Нас разделили на взводы и направили в казарму, где в каждом от её, открытом одной стороной к общему коридору стояли «двухэтажные» койки, рядом с которыми приютились по две тумбочки, а в ногах – по две табуретки. Мне повезло, меня поселили на нижнюю кровать.
Правда «повезло» и в другом. Однажды ночью чувствую, что на моё одеяло капает вода, и она оказалась мочой. Это хозяин верхней кровати, как бы не грубо сказать – описался. Слышу жалобный голос: «Прошу тебя, никому не говори, я тебе заменю одеяло на своё, оно сухое!» Оказалось, что на него наорал за какую-то мелочь младший сержант – командир отделения, пообещав сообщить командиру роты и посадить на гаупвахту. Да, есть у некоторых трусов такое недержание от испуга. Я про себя выругался, а слабовольному солдату пообещал не выдавать никому его конфуз.
В первый день нам выдали пилотки, гимнастёрки, так называемые шаровары и сапоги с портретами, а также шапки (была зима) и шинели.
С сапогами устроили, как говорят сейчас, мастер-класс. Почти час нас учили их накручивать на ноги. Это не прошло даром, даже сегодня. Спустя полвека, я их смогу намотать за десяток секунд.
Шинель я выбрал покороче – почти как гражданское короткое, по моде, пальтишко. Ну, думаю, буду щеголять в ней. Но старшина, заметив это, поменял её на другую, долгополую.
Выдали также нижнее бельё – рубаху и, ввиду зимней формы, кальсоны, которые я в жизни не носил, а здесь пришлось, и повели в баню, где мы простились со своими домашними майками и трусами.

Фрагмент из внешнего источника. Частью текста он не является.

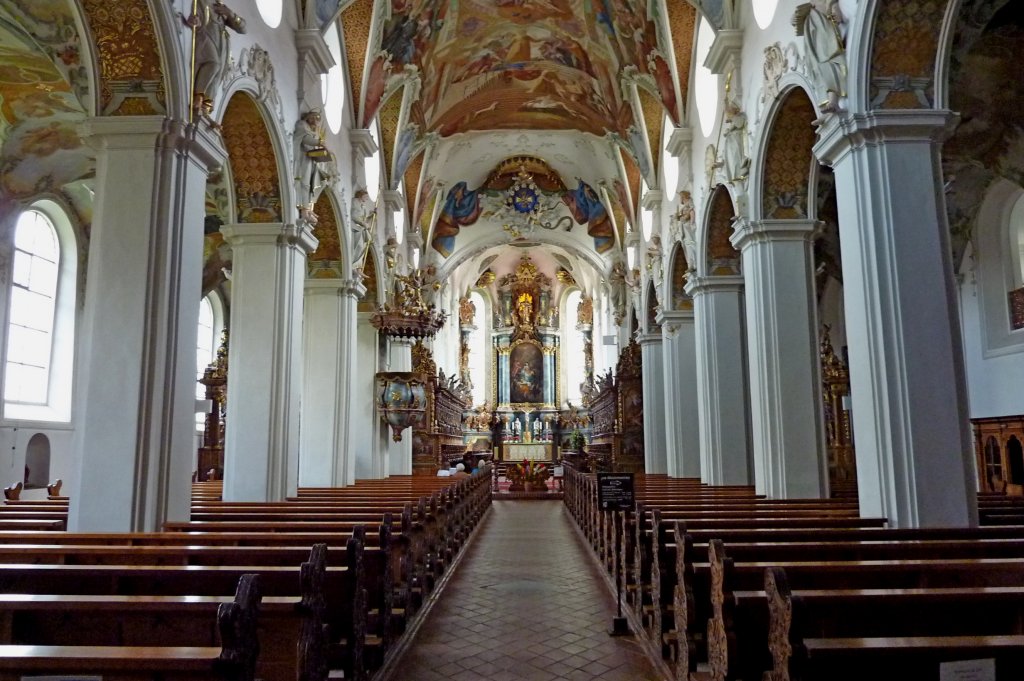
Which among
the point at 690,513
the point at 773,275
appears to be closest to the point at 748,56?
the point at 773,275

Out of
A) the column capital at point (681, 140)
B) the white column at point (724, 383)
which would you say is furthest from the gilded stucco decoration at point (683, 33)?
the white column at point (724, 383)

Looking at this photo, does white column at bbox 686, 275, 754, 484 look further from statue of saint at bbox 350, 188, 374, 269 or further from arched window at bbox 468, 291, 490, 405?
arched window at bbox 468, 291, 490, 405

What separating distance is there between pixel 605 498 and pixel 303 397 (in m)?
7.52

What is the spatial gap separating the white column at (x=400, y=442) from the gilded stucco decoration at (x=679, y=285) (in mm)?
5895

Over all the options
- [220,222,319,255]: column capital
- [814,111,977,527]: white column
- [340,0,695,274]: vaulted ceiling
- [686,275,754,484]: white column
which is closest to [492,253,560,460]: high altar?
[340,0,695,274]: vaulted ceiling

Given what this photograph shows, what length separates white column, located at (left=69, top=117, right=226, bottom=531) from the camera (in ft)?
18.4

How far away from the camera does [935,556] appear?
398cm

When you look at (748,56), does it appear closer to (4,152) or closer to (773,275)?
(773,275)

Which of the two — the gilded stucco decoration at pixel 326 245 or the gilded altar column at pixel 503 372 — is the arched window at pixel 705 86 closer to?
the gilded stucco decoration at pixel 326 245

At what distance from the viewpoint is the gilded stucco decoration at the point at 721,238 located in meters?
11.1

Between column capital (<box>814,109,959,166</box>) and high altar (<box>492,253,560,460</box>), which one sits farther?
high altar (<box>492,253,560,460</box>)

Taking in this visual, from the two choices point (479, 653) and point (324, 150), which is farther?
point (324, 150)

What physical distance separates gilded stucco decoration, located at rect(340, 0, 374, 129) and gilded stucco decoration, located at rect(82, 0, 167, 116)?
21.5ft

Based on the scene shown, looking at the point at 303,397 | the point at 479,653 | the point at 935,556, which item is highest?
the point at 303,397
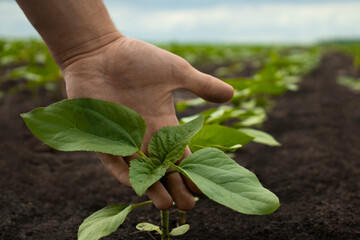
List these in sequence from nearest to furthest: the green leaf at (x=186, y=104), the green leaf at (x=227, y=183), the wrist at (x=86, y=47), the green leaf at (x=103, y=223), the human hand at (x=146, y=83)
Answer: the green leaf at (x=227, y=183) → the green leaf at (x=103, y=223) → the human hand at (x=146, y=83) → the wrist at (x=86, y=47) → the green leaf at (x=186, y=104)

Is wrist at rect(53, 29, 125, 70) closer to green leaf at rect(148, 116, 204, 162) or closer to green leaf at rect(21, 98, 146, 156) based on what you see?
green leaf at rect(21, 98, 146, 156)

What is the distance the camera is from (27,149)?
2814mm

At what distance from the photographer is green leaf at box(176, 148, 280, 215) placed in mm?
961

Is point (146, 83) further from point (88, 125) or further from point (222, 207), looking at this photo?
point (222, 207)

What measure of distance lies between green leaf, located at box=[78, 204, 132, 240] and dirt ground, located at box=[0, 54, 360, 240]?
0.37 m

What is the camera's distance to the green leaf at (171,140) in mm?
1168

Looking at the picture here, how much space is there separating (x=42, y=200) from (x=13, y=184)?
277 mm

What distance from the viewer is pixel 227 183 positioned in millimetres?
1026

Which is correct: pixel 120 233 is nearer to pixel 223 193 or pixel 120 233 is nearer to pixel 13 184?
pixel 223 193

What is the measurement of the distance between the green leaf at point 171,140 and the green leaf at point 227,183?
70 millimetres

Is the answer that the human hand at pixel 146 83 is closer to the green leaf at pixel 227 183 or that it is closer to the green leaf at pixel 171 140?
→ the green leaf at pixel 171 140

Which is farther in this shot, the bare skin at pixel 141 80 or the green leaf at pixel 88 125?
the bare skin at pixel 141 80

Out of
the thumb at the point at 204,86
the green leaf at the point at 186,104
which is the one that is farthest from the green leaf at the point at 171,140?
the green leaf at the point at 186,104

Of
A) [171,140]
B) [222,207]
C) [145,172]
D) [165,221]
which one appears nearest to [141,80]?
[171,140]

Пару слов о казарме, которая прыгала одной стороной к плацу, а окна другой стороны из коридора смотрели на забор, находящийся в нескольких метрах, за которым кипела гражданская жизнь. Казарма существовала по тому же назначению ещё со времён Речи Посполитой, и стены её были толщиной, наверное, с метр, что могло защитить польских вояк не только от ядер, но и от более современных боеприпасов – снарядов, не говоря уже о гранатах, винтовочных и пулемётных пуль.
Утро в «учебке»
Подъём после первой ночи в казарме оказался затяжным. После отбоя заснуть было трудно – мало того, что сон на новом месте, да ещё мысли в голове перескакивающие с одной на другую, да воспоминания о доме, да волнения от событий, прошедших нескольких дней, да смена обстановки, да неопределенность будущего. Только к утру удалось заснуть, а тут команда дневального: «Рота, подъём!»
Замкомвзвода, старший сержант, с ехидной улыбкой смотрел, как мы, словно сонные мухи, потягиваясь нехотя поднимались с уютно тёплых кроватей и не спеша одевалась. После этого наш командир сказал, что время на подъём, одевайтесь и построение ограничено временем горения спички, и мы будем вставать, да и ложиться по команде «Отбой!», пока горит спичка, и будем тренироваться, пока не уложимся в норматив! «Отбой!" И чихнул спичкой. В этот вечер замкомвзвода израсходовал, наверное, треть коробка.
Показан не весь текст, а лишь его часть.